Steele: Too early to be be limiting Fayette’s options

Ken Steele's picture

There has been a great deal of discussion around the region and within our county concerning the Transportation Investment Act of 2010, often referred to as House Bill 277.

The state of Georgia, particularly in our area of the state, faces a number of critical issues relating to its transportation system and ever-increasing congestion.

As a state, our per capita expenditures for transportation rank us near the bottom nationally. The reason might be varied, but we fund highway costs primarily from motor fuel taxes. This funding has been trending down for quite some time. With more efficient vehicles, higher priced fuel and the recession, motor fuel taxes have been negatively impacted.

Our state legislature has been trying to develop alternate funding sources for transportation for three years. Their desire was to develop new funding sources that were the least onerous on the taxpayer and where the taxpayer would have the final decision.

During the 2010 legislative session they did just that with the passage of HB 277. Many would say it is not perfect law and many people would like to amend one section or another. However, it is the law that we have to deal with and now the ball is in our court.

HB 277 is enabling legislation. There is nothing in the bill to be voted on by the people. It provides a blueprint or process by which the 12 districts of our state may each develop a transportation project list that would address some of their more pressing needs.

The process has about 15 steps that must be followed in order. We are between step four and five at this time, and there is no meat on the bone.

Thus, people commenting on whether they are for or against the proposal are offering personal opinions without any basis of facts.

They either have a bias for or against a 1-percent tax, which is certainly their right, but it has zero to do with addressing our transportation needs.

It is particularly troubling and of great concern when some of the folks sharing their personal opinions are charged and duty-bound to help develop a meaningful plan for the voters to consider.

In the interest of brevity, we can step through the process, skipping those steps which are administrative and of little interest to the voters.

Step two directed the state Department of Transportation’s director of planning to develop a draft criteria document outlining what type of projects might be considered.

|---|

- **Activity 1**
Print the passage of the HB 277 column from "HB 277 is enabling" up to and including "voters to consider.", with no changes.
- **Activity 2**
According to the HB 277 column, which factors have negatively impacted motor fuel taxes? List every one.

- **Source material**
|---|

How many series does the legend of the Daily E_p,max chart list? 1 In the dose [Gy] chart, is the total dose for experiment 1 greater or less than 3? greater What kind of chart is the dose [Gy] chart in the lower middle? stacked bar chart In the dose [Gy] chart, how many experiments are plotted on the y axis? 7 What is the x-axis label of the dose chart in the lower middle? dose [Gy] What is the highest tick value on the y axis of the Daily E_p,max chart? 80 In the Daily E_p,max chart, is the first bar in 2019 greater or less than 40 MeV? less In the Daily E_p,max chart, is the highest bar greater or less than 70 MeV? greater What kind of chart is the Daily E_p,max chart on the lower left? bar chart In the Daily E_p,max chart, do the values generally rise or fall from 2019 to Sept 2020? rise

|---|

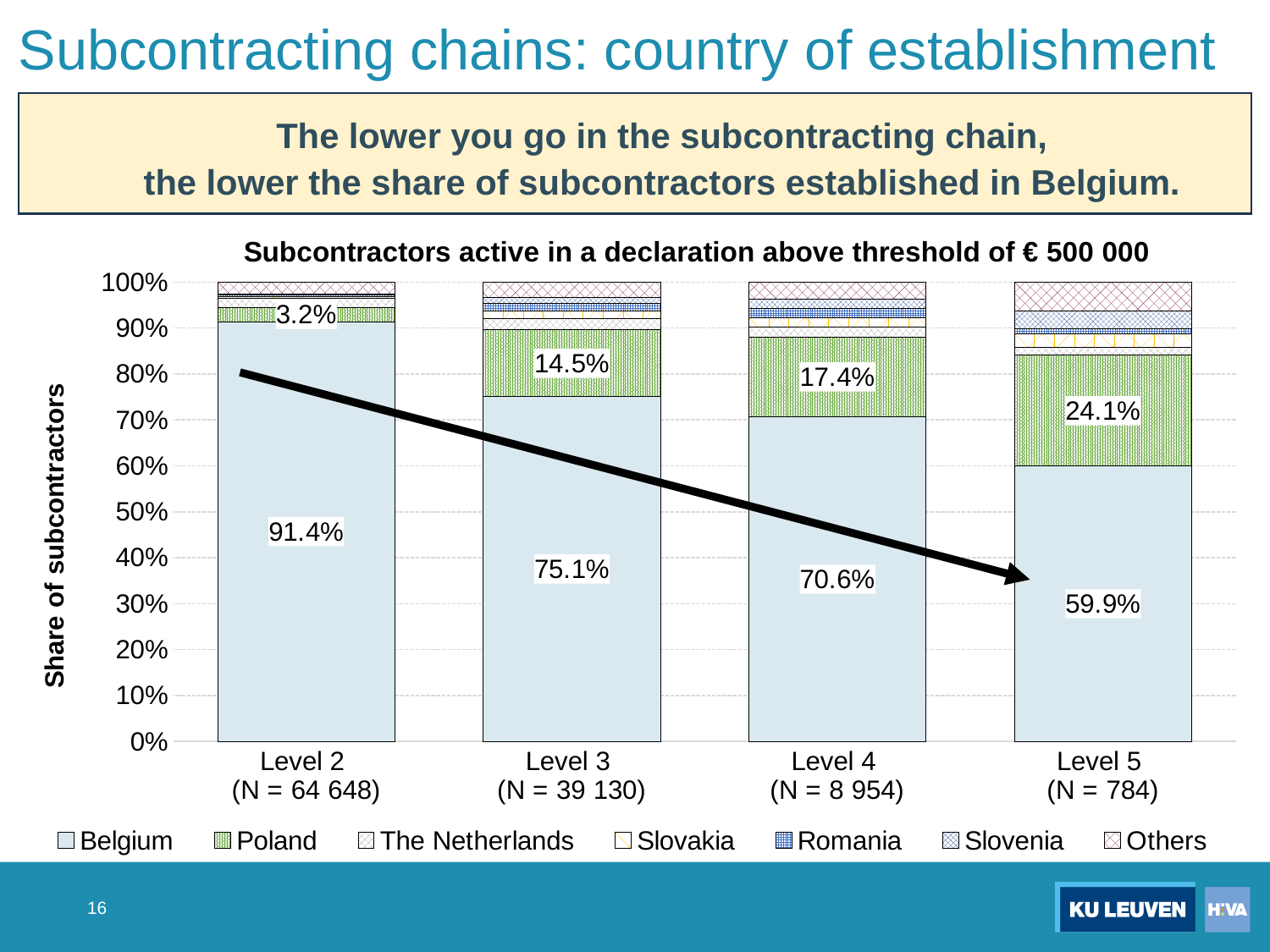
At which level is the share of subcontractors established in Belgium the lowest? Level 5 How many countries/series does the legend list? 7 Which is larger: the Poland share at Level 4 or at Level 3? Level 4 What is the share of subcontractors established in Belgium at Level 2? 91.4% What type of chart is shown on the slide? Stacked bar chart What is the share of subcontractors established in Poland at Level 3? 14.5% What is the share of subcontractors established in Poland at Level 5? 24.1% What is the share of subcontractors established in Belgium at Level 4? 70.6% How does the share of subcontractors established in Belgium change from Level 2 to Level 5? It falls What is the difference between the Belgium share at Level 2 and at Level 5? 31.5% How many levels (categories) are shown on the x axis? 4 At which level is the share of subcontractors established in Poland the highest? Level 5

|---|

- **Exercise answer 1**
HB 277 is enabling legislation. There is nothing in the bill to be voted on by the people. It provides a blueprint or process by which the 12 districts of our state may each develop a transportation project list that would address some of their more pressing needs.

The process has about 15 steps that must be followed in order. We are between step four and five at this time, and there is no meat on the bone.

Thus, people commenting on whether they are for or against the proposal are offering personal opinions without any basis of facts.

They either have a bias for or against a 1-percent tax, which is certainly their right, but it has zero to do with addressing our transportation needs.

It is particularly troubling and of great concern when some of the folks sharing their personal opinions are charged and duty-bound to help develop a meaningful plan for the voters to consider.

- **Exercise answer 2**
- More efficient vehicles
- Higher priced fuel
- The recession